Why is that statement crucial? Because Peter, obviously speaking in the power of the Holy Spirit, was making an amazing declaration by his question. He was saying, “Why in the world didn’t you disagree with your husband and refuse to go along with his plan?” Not only would it have been right for her to step out of line and refuse to agree with her husband, she was judged for choosing not to do it!

I know many Christians who would have praised her for choosing to stay in line and let her husband call the shots come what may. But the apostle Peter didn’t share that sentiment; he asked the melancholy and rhetorical question,“How COULD you…?”

Without doubt, the Holy Spirit agreed with Peter’s conclusion rather than Sapphira’s decision because, when Peter then pronounced judgment on her, it was the last thing that she heard in this world.

At the beginning of this article, we asked the important question … “Is it ever right in God’s eyes for Christians to step out of line and violate the established order of things … even without permission? In other words, does God ever honor it when we take unilateral actions that may even run counter to the wishes of those in authority over us?”

Using the methodology of Jesus, we have (A) examined the Scriptures (although not exhaustively, due to the necessity to be brief in this article) and (B) prayerfully determined what our conclusion is based on what we have studied.

Our conclusion is: Yes, there are clearly times (even if they are exceedingly rare) in which it is right in God’s eyes for believers to step out of line and violate the established order of things … even without receiving prior permission from those in authority over us. In fact, there are even times when it is a sin to NOT step out of line when we are being asked by someone with authority in our lives to agree to a course of action that is ungodly.

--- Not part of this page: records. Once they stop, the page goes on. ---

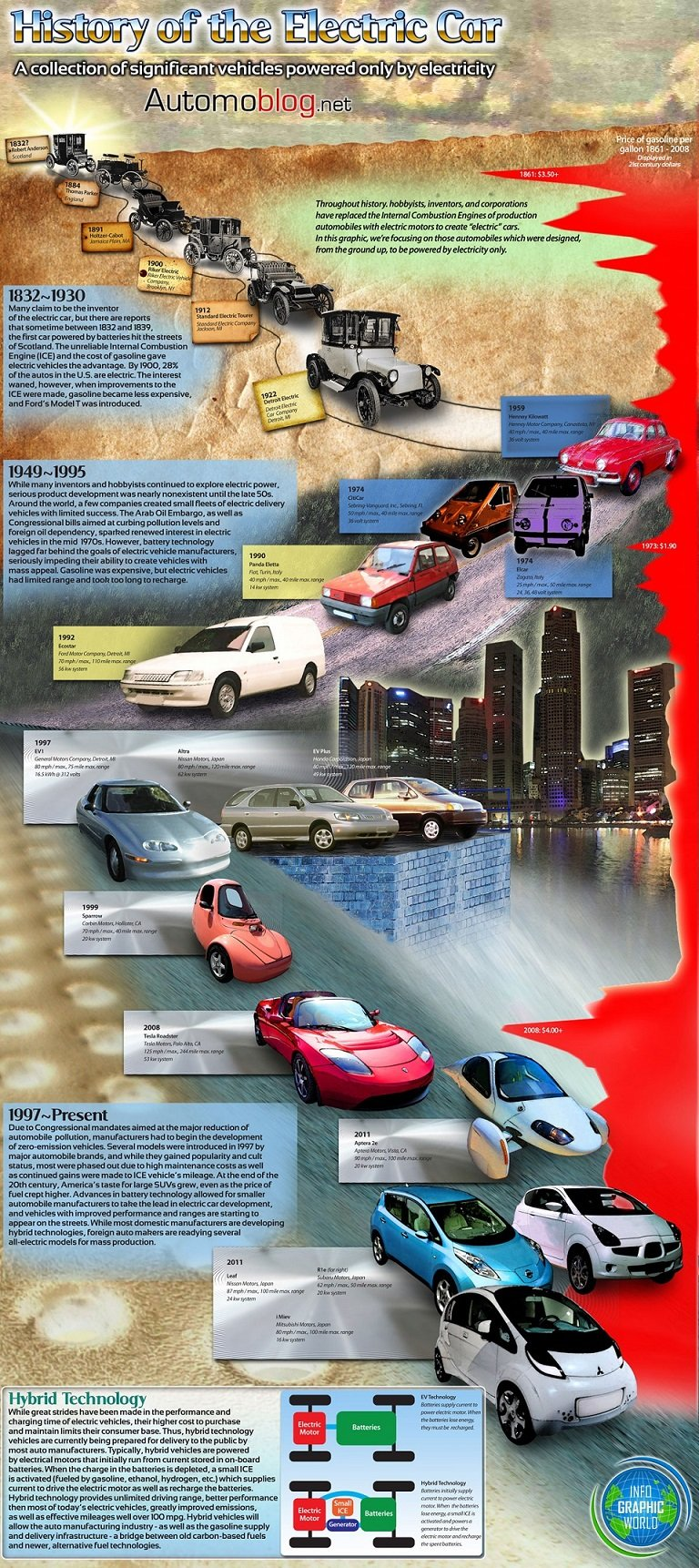History of The Electrical #Cars #infographic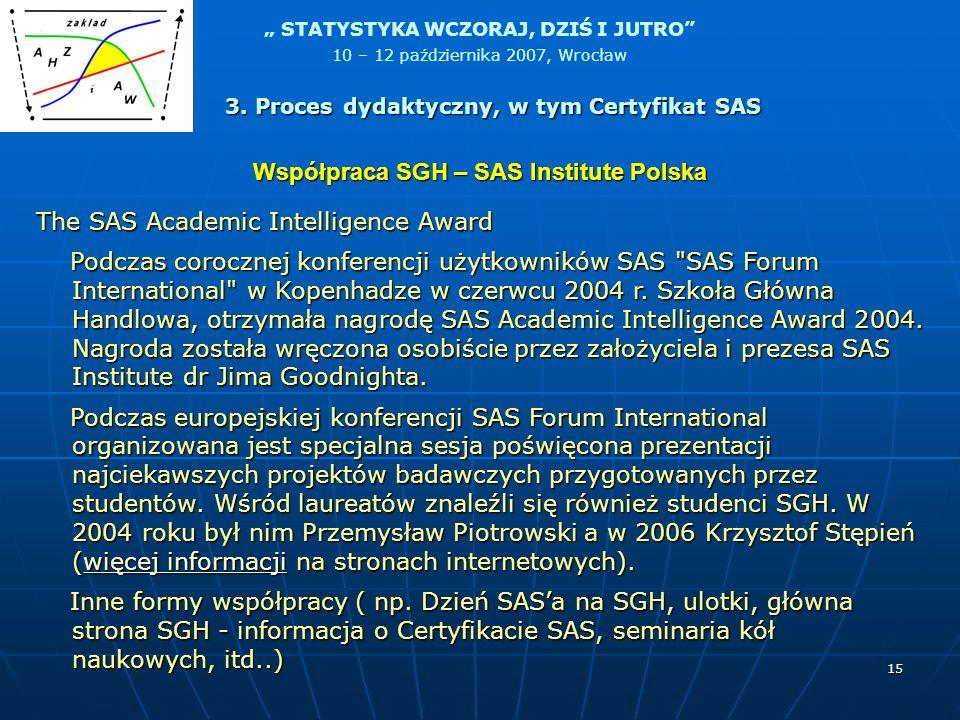 Współpraca SGH – SAS Institute Polska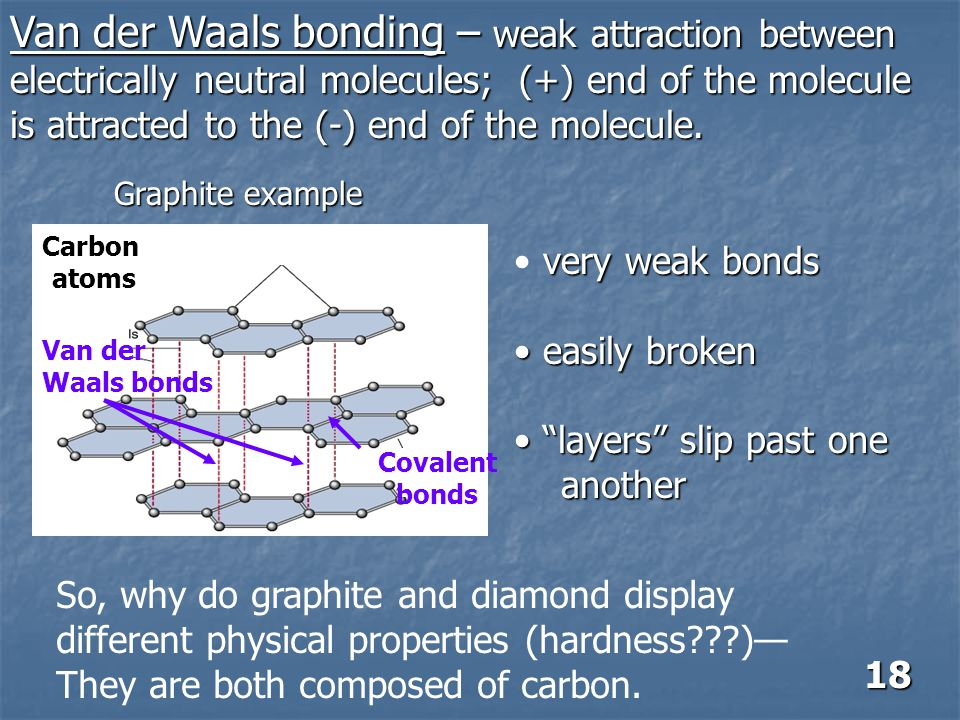 Van der Waals bonding – weak attraction between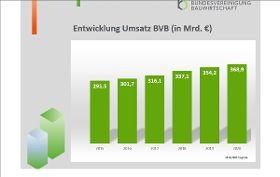 Grafik: BVB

Obviously, we need to place this truth in the context of the other truths in the Bible. For example, we know for a fact that God created spiritual authority and is pleased when we submit to those in authority over us, even when we would personally prefer to act otherwise.

And yet Jonathan teaches us that there are certain situations in which God will not only endorse our decision to take action, but will join us in it. The violent earthquakes from God which “finished the job” that Jonathan started are certainly proof of that!

And there are certain situations in which we are dishonoring God if we do NOT stand up to people who are choosing to sin, even if they are in authority over us.

All that remains is to apply the principles we have learned. Here are a few concrete applications:

  1. We each really need to study the Scriptures to receive more light on this subject.
  2. We must understand every aspect of spiritual authority found in Scripture so that we can base our actions on God’s will rather than our own preferences.
  3. We need to prayerfully discern situations in which the Lord may be calling us to take some unexpected action.
  4. It is necessary for all Christians to walk in fellowship with the Holy Spirit so that we will be sensitive to His voice and able to take whatever action pleases Him.
  5. It is sometimes pleasing to God when we (knowing God’s over-all will on a matter) take voluntary action that furthers God’s purposes without waiting to hear a voice from on high tell us to do so. If God sees that our heart is right and we are trying to accomplish His purposes, He will often join the battle personally and bring a great victory.

May the Lord give you insight and understanding as you ponder these things, and may He teach you deep and important truths from His Word every day. Remember! Only the Scriptures can make us wise unto salvation! Brothers and sisters, fellow leaders in the Lord’s churches, study the Bible!